Walt Handelsman reminds us of a couple of things.
One is that, in a political contest, the candidates try to out-do each other. There is nothing inherently disloyal in trying to gain more votes than your opponent and doing so does not make you a demon.
The other related point is that, in commenting upon same, you don't have to be a jerk about it.
The level of petulance in anti-Bernie cartoons from the progressive side is disturbing both for its tone and for what it foretells in the general election.
Either the word "socialist" genuinely sends them into a frothing fit or they're simply content to misrepresent the idea that those who make a lot of money off the system should pay some of it back. In any case, if you offer them 52 takes on Bernie, they're sure to come up with something and probably the thing they're programmed to.
I had been thinking that it reminded me of a middle-school clique in which lesser members are enlisted to help slap down the outsider who dares to sit at the cool kids' table, and there is certainly a level of "He's ruining everything!" in which a teacher who tries to intervene can't get a coherent answer about what exactly the interloper is accused of ruining
But there is also a strong element of much younger kids in the back of the car, one of whom keeps screaming "Mom! Make him stop it!"
Which is to say, I'm not sure whether the cartoonists are acting like twelve year olds or like five year olds, and I'm not sure that either perspective is going to fare well against the seasoned, experienced bully who will be Clinton's opponent when November rolls around.
Nick Anderson's response to the report on careless use of a private email server says a lot, however: Clinton's most fearsome opponent is Clinton, and anybody who is pleased with the fact that the report didn't call her a criminal is missing the point.
Back in 1972, McGovern dumped his runningmate, Thomas Eagleton, when it emerged that he had been treated for depression. Even in that benighted era, there was a lot of discussion around whether this was fair, but, like Caesar's wife, a candidate must be above suspicion.
In that same era, it was accepted that, while there's nothing wrong with divorce, Nelson Rockefeller had deep-sixed his White House prospects by dumping his old wife in favor of his new wife.
It's a hard transition for us old folk, to see the Democrats nominate a candidate with a scandal list -- however valid or invalid or credible or ridiculous -- any single element of which would have eliminated her from consideration in those days.
Particularly if her response to even the most bland of challenges is "Mom! He's touching my side of the car!"
In a gentler corner of the world
Ed Stein remembers his first pair of glasses in the current "Sleeper Ave," and his memory of a slowly developing awareness reminds me of Theodore Roosevelt's similar awakening at 13.
It was this summer that I got my first gun, and it puzzled me to find that my companions seemed to see things to shoot at which I could not see at all.
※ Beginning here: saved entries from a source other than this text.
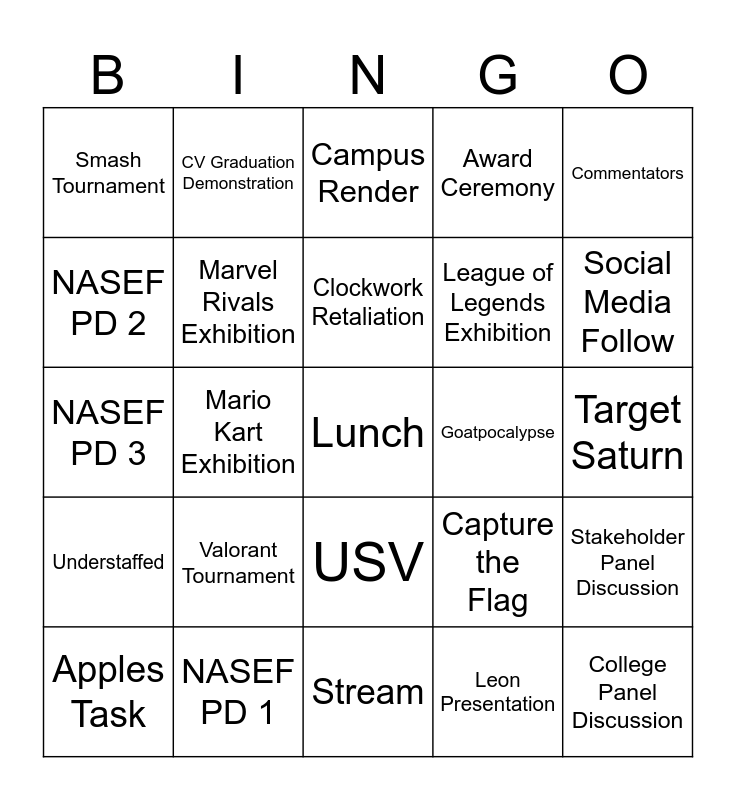 | B | I | N | G | O |
|---|---|---|---|---|
| Smash Tournament | CV Graduation Demonstration | Campus Render | Award Ceremony | Commentators |
| NASEF PD 2 | Marvel Rivals Exhibition | Clockwork Retaliation | League of Legends Exhibition | Social Media Follow |
| NASEF PD 3 | Mario Kart Exhibition | Lunch | Goatpocalypse | Target Saturn |
| Understaffed | Valorant Tournament | USV | Capture the Flag | Stakeholder Panel Discussion |
| Apples Task | NASEF PD 1 | Stream | Leon Presentation | College Panel Discussion |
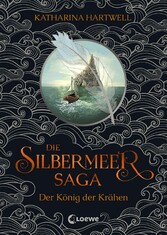 KATHARINA HARTWELL

DIE
SILBERMEER
SAGA

Der König der Krähen

Loewe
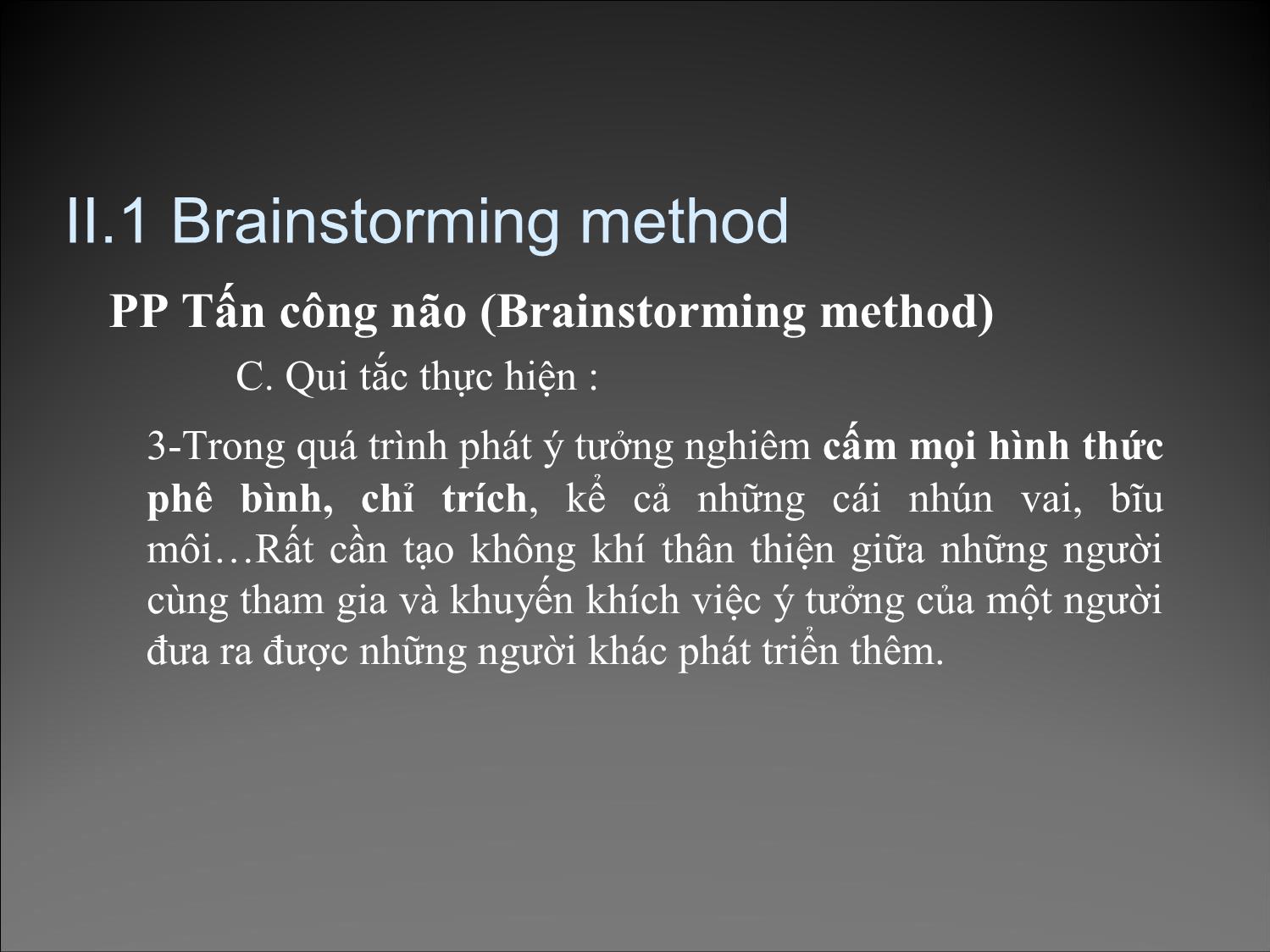 II.1 Brainstorming method

PP Tấn công não (Brainstorming method)

C. Qui tắc thực hiện :

3-Trong quá trình phát ý tưởng nghiêm cấm mọi hình thức phê bình, chỉ trích, kể cả những cái nhún vai, bĩu môi…Rất cần tạo không khí thân thiện giữa những người cùng tham gia và khuyến khích việc ý tưởng của một người đưa ra được những người khác phát triển thêm.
One day they read aloud an advertisement in huge letters on a distant billboard, and I then realized that something was the matter, for not only was I unable to read the sign but I could not even see the letters. I spoke of this to my father, and soon afterwards got my first pair of spectacles, which literally opened an entirely new world to me. I had no idea how beautiful the world was until I got those spectacles. I had been a clumsy and awkward little boy, and while much of my clumsiness and awkwardness was doubtless due to general characteristics, a good deal of it was due to the fact that I could not see and yet was wholly ignorant that I was not seeing. The recollection of this experience gives me a keen sympathy with those who are trying in our public schools and elsewhere to remove the physical causes of deficiency in children, who are often unjustly blamed for being obstinate or unambitious, or mentally stupid.
My own experience was not dissimilar to theirs, and I have, like Roosevelt, occasionally wondered if I'd have been a better athlete if I hadn't been half-blind during those developmental years.
But read that last sentence of Roosevelt's once more.
Maybe we could all use a little more actual myopia early on, to avoid developing the metaphorical kind in later years.
Darrin Bell takes a sly poke at both himself and his cartooning colleagues as they gather in Memphis this weekend.
Like Lemont, I take a jaundiced view of awards. I've picked up a few pieces of Lucite over the years, but it's often been for work I continue to think of as unremarkable, while some of my best has either not come along at the right moment to catch judge's eyes or didn't fit into the shapes of the holes being celebrated.
That said, it's nice to be recognized, and, whatever you feel at whatever level of your psyche, there is some dignity and wisdom in Mrs. Bracknell's words, "Never speak disrespectfully of Society, Algernon. Only people who can't get into it do that."
Besides, the Pulitzer comes with a check for five grand, reducing its recipients to paid hacks.
The Reubens, thank god, do not put that kind of ethical pressure on their recipients.